▶ Your objective: Repeat each entry exactly; omit all pictures.

BEGIN Task input

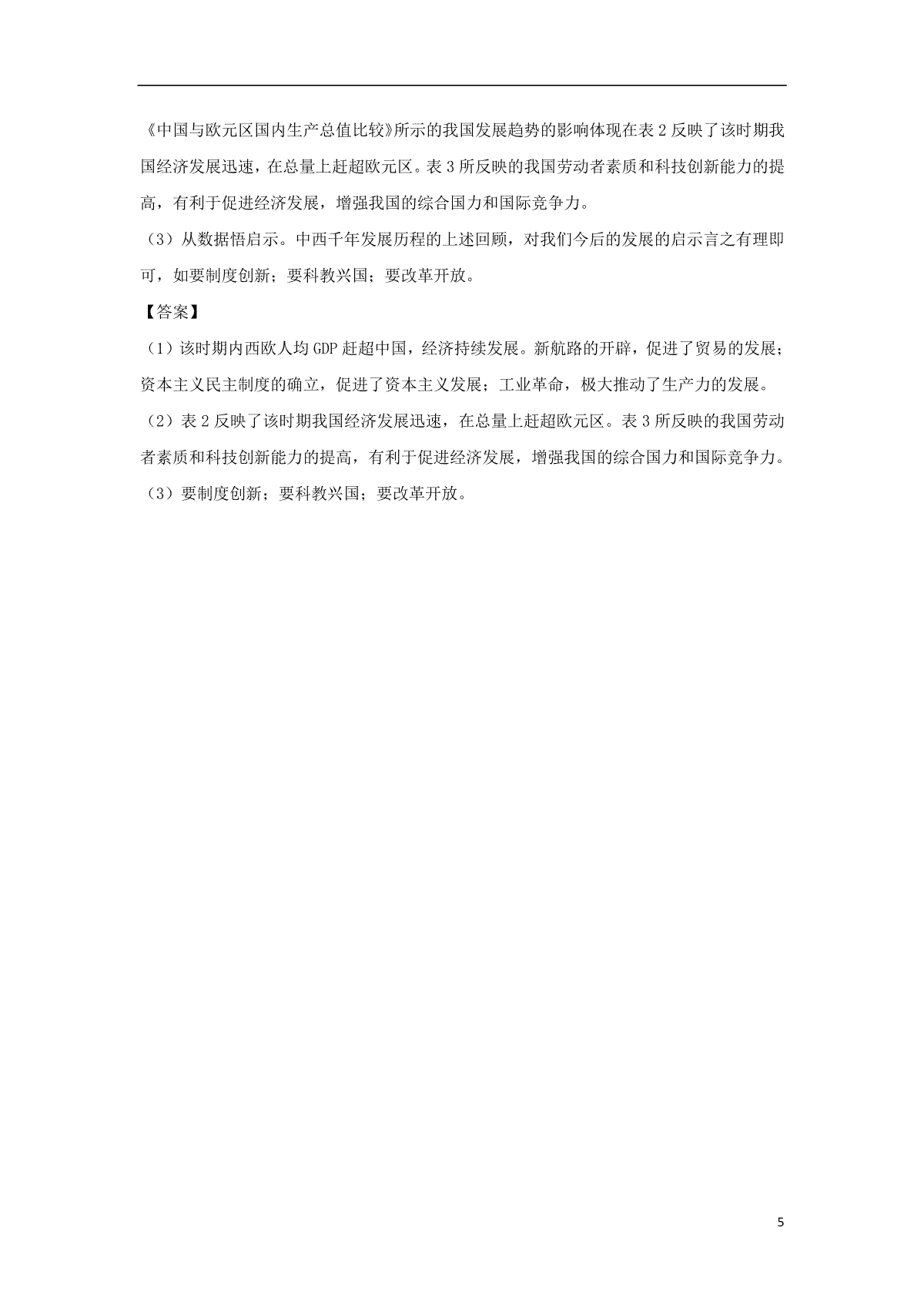 《中国与欧元区国内生产总值比较》所示的我国发展趋势的影响体现在表 2 反映了该时期我国经济发展迅速，在总量上赶超欧元区。表 3 所反映的我国劳动者素质和科技创新能力的提高，有利于促进经济发展，增强我国的综合国力和国际竞争力。

（3）从数据悟启示。中西千年发展历程的上述回顾，对我们今后的发展的启示言之有理即可，如要制度创新；要科教兴国；要改革开放。

【答案】

（1）该时期内西欧人均 GDP 赶超中国，经济持续发展。新航路的开辟，促进了贸易的发展；资本主义民主制度的确立，促进了资本主义发展；工业革命，极大推动了生产力的发展。

（2）表 2 反映了该时期我国经济发展迅速，在总量上赶超欧元区。表 3 所反映的我国劳动者素质和科技创新能力的提高，有利于促进经济发展，增强我国的综合国力和国际竞争力。

（3）要制度创新；要科教兴国；要改革开放。

5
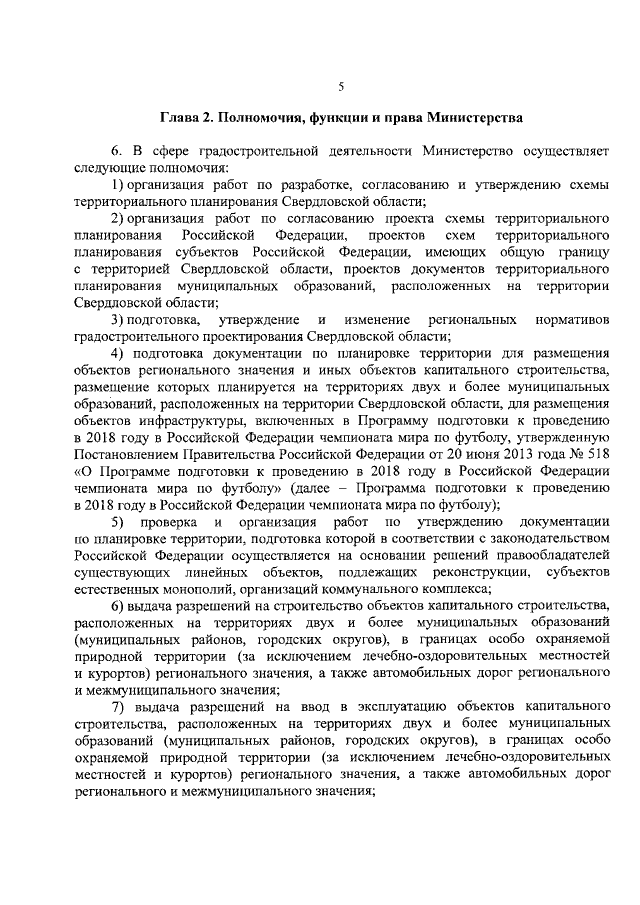 5

Глава 2. Полномочия, функции и права Министерства

6. В сфере градостроительной деятельности Министерство осуществляет следующие полномочия:

1) организация работ по разработке, согласованию и утверждению схемы территориального планирования Свердловской области;

2) организация работ по согласованию проекта схемы территориального планирования Российской Федерации, проектов схем территориального планирования субъектов Российской Федерации, имеющих общую границу с территорией Свердловской области, проектов документов территориального планирования муниципальных образований, расположенных на территории Свердловской области;

3) подготовка, утверждение и изменение региональных нормативов градостроительного проектирования Свердловской области;

4) подготовка документации по планировке территории для размещения объектов регионального значения и иных объектов капитального строительства, размещение которых планируется на территориях двух и более муниципальных образований, расположенных на территории Свердловской области, для размещения объектов инфраструктуры, включенных в Программу подготовки к проведению в 2018 году в Российской Федерации чемпионата мира по футболу, утвержденную Постановлением Правительства Российской Федерации от 20 июня 2013 года № 518 «О Программе подготовки к проведению в 2018 году в Российской Федерации чемпионата мира по футболу» (далее – Программа подготовки к проведению в 2018 году в Российской Федерации чемпионата мира по футболу);

5) проверка и организация работ по утверждению документации по планировке территории, подготовка которой в соответствии с законодательством Российской Федерации осуществляется на основании решений правообладателей существующих линейных объектов, подлежащих реконструкции, субъектов естественных монополий, организаций коммунального комплекса;

6) выдача разрешений на строительство объектов капитального строительства, расположенных на территориях двух и более муниципальных образований (муниципальных районов, городских округов), в границах особо охраняемой природной территории (за исключением лечебно-оздоровительных местностей и курортов) регионального значения, а также автомобильных дорог регионального и межмуниципального значения;

7) выдача разрешений на ввод в эксплуатацию объектов капитального строительства, расположенных на территориях двух и более муниципальных образований (муниципальных районов, городских округов), в границах особо охраняемой природной территории (за исключением лечебно-оздоровительных местностей и курортов) регионального значения, а также автомобильных дорог регионального и межмуниципального значения;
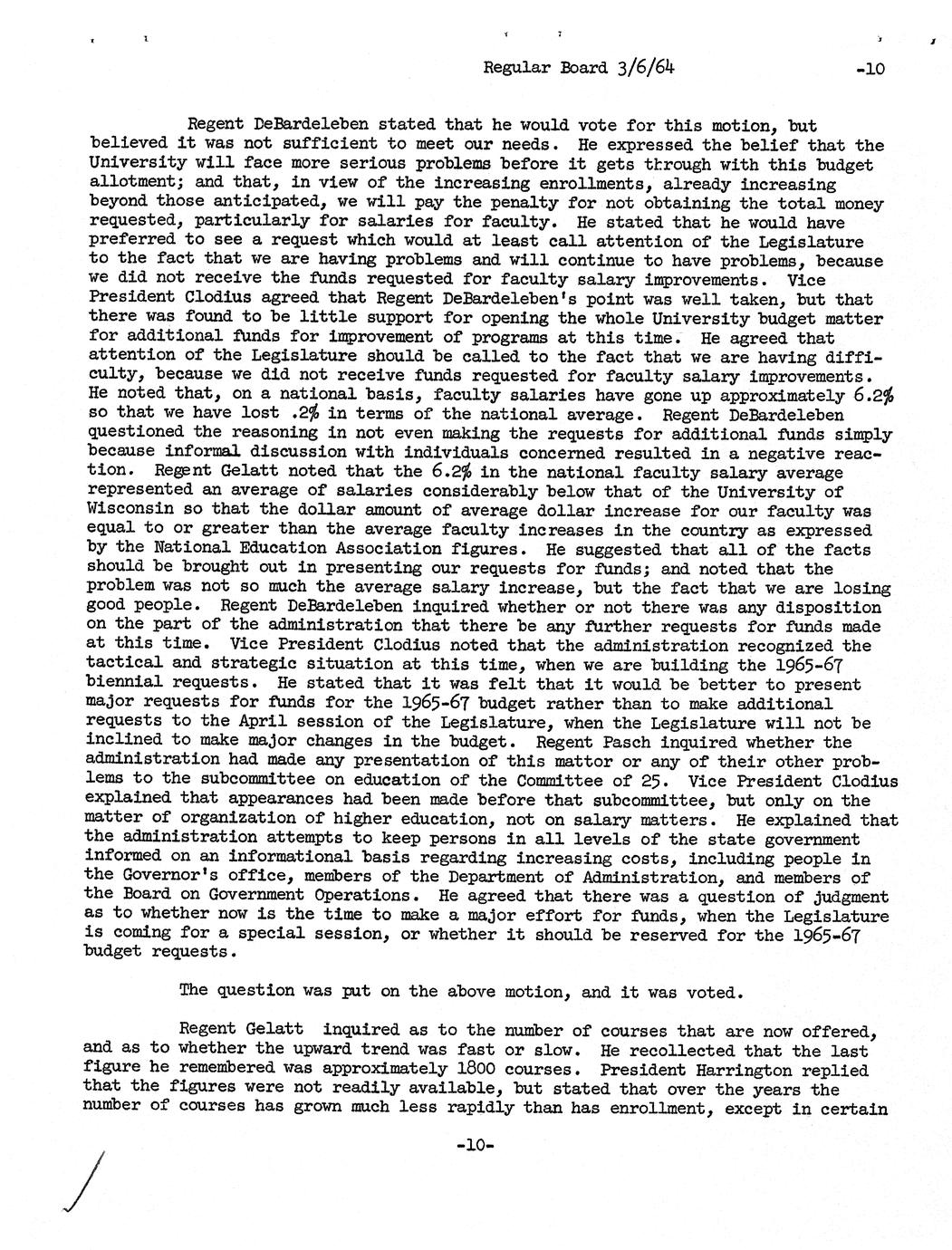 Regular Board 3/6/64 -10

Regent DeBardeleben stated that he would vote for this motion, but believed it was not sufficient to meet our needs. He expressed the belief that the University will face more serious problems before it gets through with this budget allotment; and that, in view of the increasing enrollments, already increasing beyond those anticipated, we will pay the penalty for not obtaining the total money requested, particularly for salaries for faculty. He stated that he would have preferred to see a request which would at least call attention of the Legislature to the fact that we are having problems and will continue to have problems, because we did not receive the funds requested for faculty salary improvements. Vice President Clodius agreed that Regent DeBardeleben's point was well taken, but that there was found to be little support for opening the whole University budget matter for additional funds for improvement of programs at this time. He agreed that attention of the Legislature should be called to the fact that we are having difficulty, because we did not receive funds requested for faculty salary improvements. He noted that, on a national basis, faculty salaries have gone up approximately 6.2% so that we have lost .2% in terms of the national average. Regent DeBardeleben questioned the reasoning in not even making the requests for additional funds simply because informal discussion with individuals concerned resulted in a negative reaction. Regent Gelatt noted that the 6.2% in the national faculty salary average represented an average of salaries considerably below that of the University of Wisconsin so that the dollar amount of average dollar increase for our faculty was equal to or greater than the average faculty increases in the country as expressed by the National Education Association figures. He suggested that all of the facts should be brought out in presenting our requests for funds; and noted that the problem was not so much the average salary increase, but the fact that we are losing good people. Regent DeBardeleben inquired whether or not there was any disposition on the part of the administration that there be any further requests for funds made at this time. Vice President Clodius noted that the administration recognized the tactical and strategic situation at this time, when we are building the 1965-67 biennial requests. He stated that it was felt that it would be better to present major requests for funds for the 1965-67 budget rather than to make additional requests to the April session of the Legislature, when the Legislature will not be inclined to make major changes in the budget. Regent Pasch inquired whether the administration had made any presentation of this mattor or any of their other problems to the subcommittee on education of the Committee of 25. Vice President Clodius explained that appearances had been made before that subcommittee, but only on the matter of organization of higher education, not on salary matters. He explained that the administration attempts to keep persons in all levels of the state government informed on an informational basis regarding increasing costs, including people in the Governor's office, members of the Department of Administration, and members of the Board on Government Operations. He agreed that there was a question of judgment as to whether now is the time to make a major effort for funds, when the Legislature is coming for a special session, or whether it should be reserved for the 1965-67 budget requests.

The question was put on the above motion, and it was voted.

Regent Gelatt inquired as to the number of courses that are now offered, and as to whether the upward trend was fast or slow. He recollected that the last figure he remembered was approximately 1800 courses. President Harrington replied that the figures were not readily available, but stated that over the years the number of courses has grown much less rapidly than has enrollment, except in certain

-10-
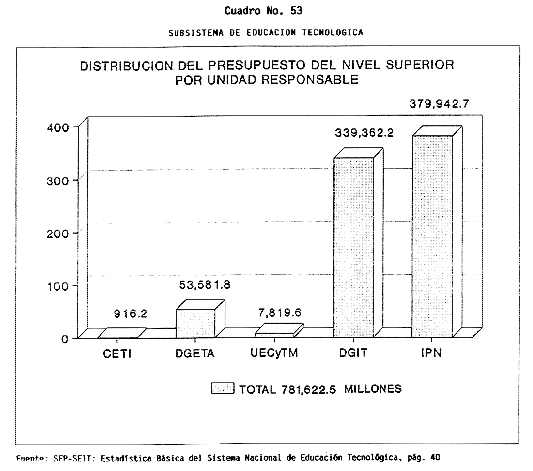 Cuadro No. 53

SUBSISTEMA DE EDUCACION TECNOLOGICA

DISTRIBUCION DEL PRESUPUESTO DEL NIVEL SUPERIOR POR UNIDAD RESPONSABLE

400
300
200
100
0

916.2
53,581.8
7,819.6
339,362.2
379,942.7

CETI
DGETA
UECyTM
DGIT
IPN

TOTAL 781,622.5 MILLONES

Fuente: SEP-SEIT: Estadística Básica del Sistema Nacional de Educación Tecnológica, pág. 40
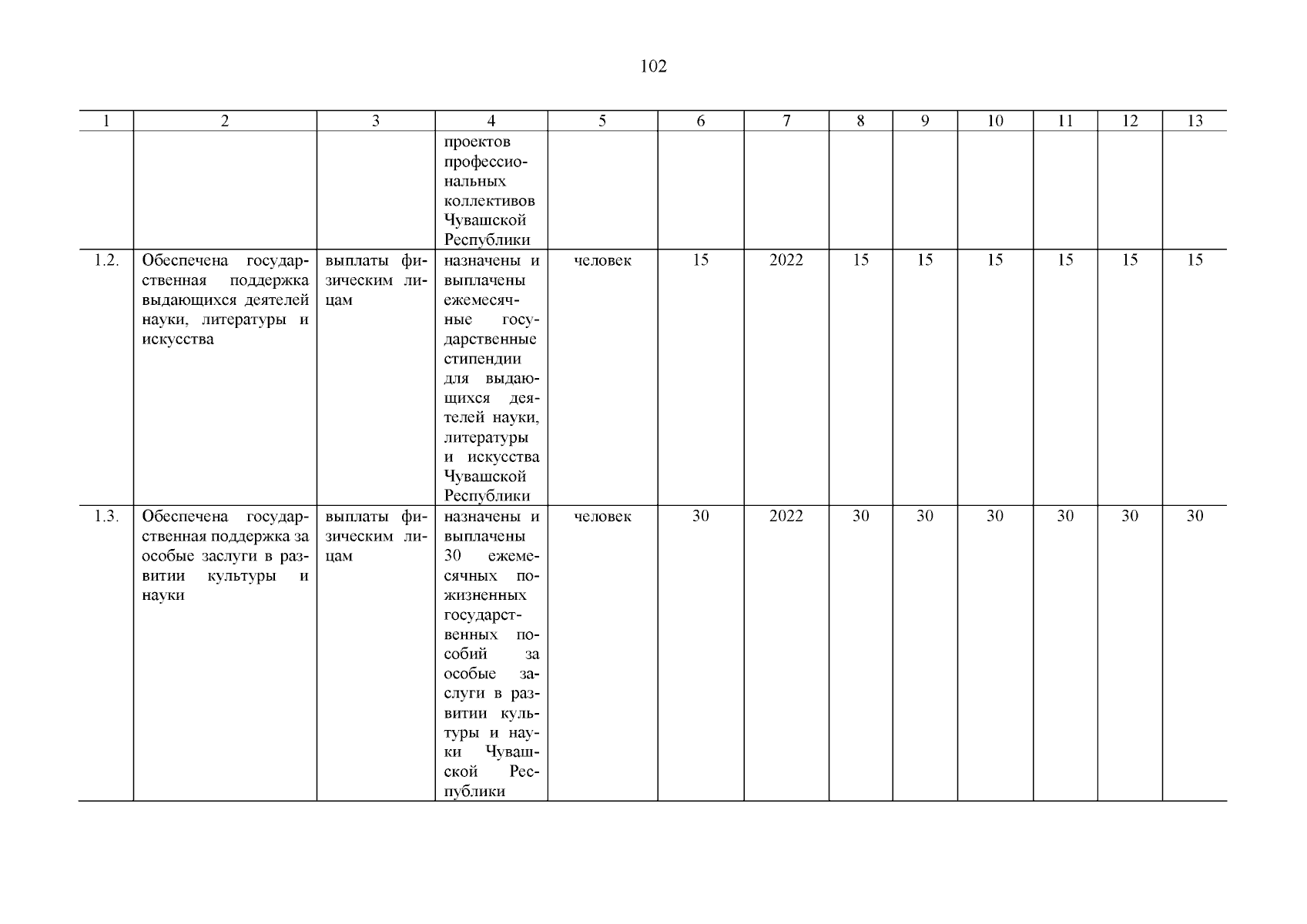 102

| 1 | 2 | 3 | 4 | 5 | 6 | 7 | 8 | 9 | 10 | 11 | 12 | 13 |
|---|---|---|---|---|---|---|---|---|---|---|---|---|
| | | | проектов профессиональных коллективов Чувашской Республики | | | | | | | | | |
| 1.2. | Обеспечена государственная поддержка выдающихся деятелей науки, литературы и искусства | выплаты физическим лицам | назначены и выплачены ежемесячные государственные стипендии для выдающихся деятелей науки, литературы и искусства Чувашской Республики | человек | 15 | 2022 | 15 | 15 | 15 | 15 | 15 | 15 |
| 1.3. | Обеспечена государственная поддержка за особые заслуги в развитии культуры и науки | выплаты физическим лицам | назначены и выплачены 30 ежемесячных пожизненных государственных пособий за особые заслуги в развитии культуры и науки Чувашской Республики | человек | 30 | 2022 | 30 | 30 | 30 | 30 | 30 | 30 |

END Task input

▶ Output:
 《中国与欧元区国内生产总值比较》所示的我国发展趋势的影响体现在表 2 反映了该时期我国经济发展迅速，在总量上赶超欧元区。表 3 所反映的我国劳动者素质和科技创新能力的提高，有利于促进经济发展，增强我国的综合国力和国际竞争力。

（3）从数据悟启示。中西千年发展历程的上述回顾，对我们今后的发展的启示言之有理即可，如要制度创新；要科教兴国；要改革开放。

【答案】

（1）该时期内西欧人均 GDP 赶超中国，经济持续发展。新航路的开辟，促进了贸易的发展；资本主义民主制度的确立，促进了资本主义发展；工业革命，极大推动了生产力的发展。

（2）表 2 反映了该时期我国经济发展迅速，在总量上赶超欧元区。表 3 所反映的我国劳动者素质和科技创新能力的提高，有利于促进经济发展，增强我国的综合国力和国际竞争力。

（3）要制度创新；要科教兴国；要改革开放。

5
 5

Глава 2. Полномочия, функции и права Министерства

6. В сфере градостроительной деятельности Министерство осуществляет следующие полномочия:

1) организация работ по разработке, согласованию и утверждению схемы территориального планирования Свердловской области;

2) организация работ по согласованию проекта схемы территориального планирования Российской Федерации, проектов схем территориального планирования субъектов Российской Федерации, имеющих общую границу с территорией Свердловской области, проектов документов территориального планирования муниципальных образований, расположенных на территории Свердловской области;

3) подготовка, утверждение и изменение региональных нормативов градостроительного проектирования Свердловской области;

4) подготовка документации по планировке территории для размещения объектов регионального значения и иных объектов капитального строительства, размещение которых планируется на территориях двух и более муниципальных образований, расположенных на территории Свердловской области, для размещения объектов инфраструктуры, включенных в Программу подготовки к проведению в 2018 году в Российской Федерации чемпионата мира по футболу, утвержденную Постановлением Правительства Российской Федерации от 20 июня 2013 года № 518 «О Программе подготовки к проведению в 2018 году в Российской Федерации чемпионата мира по футболу» (далее – Программа подготовки к проведению в 2018 году в Российской Федерации чемпионата мира по футболу);

5) проверка и организация работ по утверждению документации по планировке территории, подготовка которой в соответствии с законодательством Российской Федерации осуществляется на основании решений правообладателей существующих линейных объектов, подлежащих реконструкции, субъектов естественных монополий, организаций коммунального комплекса;

6) выдача разрешений на строительство объектов капитального строительства, расположенных на территориях двух и более муниципальных образований (муниципальных районов, городских округов), в границах особо охраняемой природной территории (за исключением лечебно-оздоровительных местностей и курортов) регионального значения, а также автомобильных дорог регионального и межмуниципального значения;

7) выдача разрешений на ввод в эксплуатацию объектов капитального строительства, расположенных на территориях двух и более муниципальных образований (муниципальных районов, городских округов), в границах особо охраняемой природной территории (за исключением лечебно-оздоровительных местностей и курортов) регионального значения, а также автомобильных дорог регионального и межмуниципального значения;
 Regular Board 3/6/64 -10

Regent DeBardeleben stated that he would vote for this motion, but believed it was not sufficient to meet our needs. He expressed the belief that the University will face more serious problems before it gets through with this budget allotment; and that, in view of the increasing enrollments, already increasing beyond those anticipated, we will pay the penalty for not obtaining the total money requested, particularly for salaries for faculty. He stated that he would have preferred to see a request which would at least call attention of the Legislature to the fact that we are having problems and will continue to have problems, because we did not receive the funds requested for faculty salary improvements. Vice President Clodius agreed that Regent DeBardeleben's point was well taken, but that there was found to be little support for opening the whole University budget matter for additional funds for improvement of programs at this time. He agreed that attention of the Legislature should be called to the fact that we are having difficulty, because we did not receive funds requested for faculty salary improvements. He noted that, on a national basis, faculty salaries have gone up approximately 6.2% so that we have lost .2% in terms of the national average. Regent DeBardeleben questioned the reasoning in not even making the requests for additional funds simply because informal discussion with individuals concerned resulted in a negative reaction. Regent Gelatt noted that the 6.2% in the national faculty salary average represented an average of salaries considerably below that of the University of Wisconsin so that the dollar amount of average dollar increase for our faculty was equal to or greater than the average faculty increases in the country as expressed by the National Education Association figures. He suggested that all of the facts should be brought out in presenting our requests for funds; and noted that the problem was not so much the average salary increase, but the fact that we are losing good people. Regent DeBardeleben inquired whether or not there was any disposition on the part of the administration that there be any further requests for funds made at this time. Vice President Clodius noted that the administration recognized the tactical and strategic situation at this time, when we are building the 1965-67 biennial requests. He stated that it was felt that it would be better to present major requests for funds for the 1965-67 budget rather than to make additional requests to the April session of the Legislature, when the Legislature will not be inclined to make major changes in the budget. Regent Pasch inquired whether the administration had made any presentation of this mattor or any of their other problems to the subcommittee on education of the Committee of 25. Vice President Clodius explained that appearances had been made before that subcommittee, but only on the matter of organization of higher education, not on salary matters. He explained that the administration attempts to keep persons in all levels of the state government informed on an informational basis regarding increasing costs, including people in the Governor's office, members of the Department of Administration, and members of the Board on Government Operations. He agreed that there was a question of judgment as to whether now is the time to make a major effort for funds, when the Legislature is coming for a special session, or whether it should be reserved for the 1965-67 budget requests.

The question was put on the above motion, and it was voted.

Regent Gelatt inquired as to the number of courses that are now offered, and as to whether the upward trend was fast or slow. He recollected that the last figure he remembered was approximately 1800 courses. President Harrington replied that the figures were not readily available, but stated that over the years the number of courses has grown much less rapidly than has enrollment, except in certain

-10-
 Cuadro No. 53

SUBSISTEMA DE EDUCACION TECNOLOGICA

DISTRIBUCION DEL PRESUPUESTO DEL NIVEL SUPERIOR POR UNIDAD RESPONSABLE

400
300
200
100
0

916.2
53,581.8
7,819.6
339,362.2
379,942.7

CETI
DGETA
UECyTM
DGIT
IPN

TOTAL 781,622.5 MILLONES

Fuente: SEP-SEIT: Estadística Básica del Sistema Nacional de Educación Tecnológica, pág. 40
 102

| 1 | 2 | 3 | 4 | 5 | 6 | 7 | 8 | 9 | 10 | 11 | 12 | 13 |
|---|---|---|---|---|---|---|---|---|---|---|---|---|
| | | | проектов профессиональных коллективов Чувашской Республики | | | | | | | | | |
| 1.2. | Обеспечена государственная поддержка выдающихся деятелей науки, литературы и искусства | выплаты физическим лицам | назначены и выплачены ежемесячные государственные стипендии для выдающихся деятелей науки, литературы и искусства Чувашской Республики | человек | 15 | 2022 | 15 | 15 | 15 | 15 | 15 | 15 |
| 1.3. | Обеспечена государственная поддержка за особые заслуги в развитии культуры и науки | выплаты физическим лицам | назначены и выплачены 30 ежемесячных пожизненных государственных пособий за особые заслуги в развитии культуры и науки Чувашской Республики | человек | 30 | 2022 | 30 | 30 | 30 | 30 | 30 | 30 |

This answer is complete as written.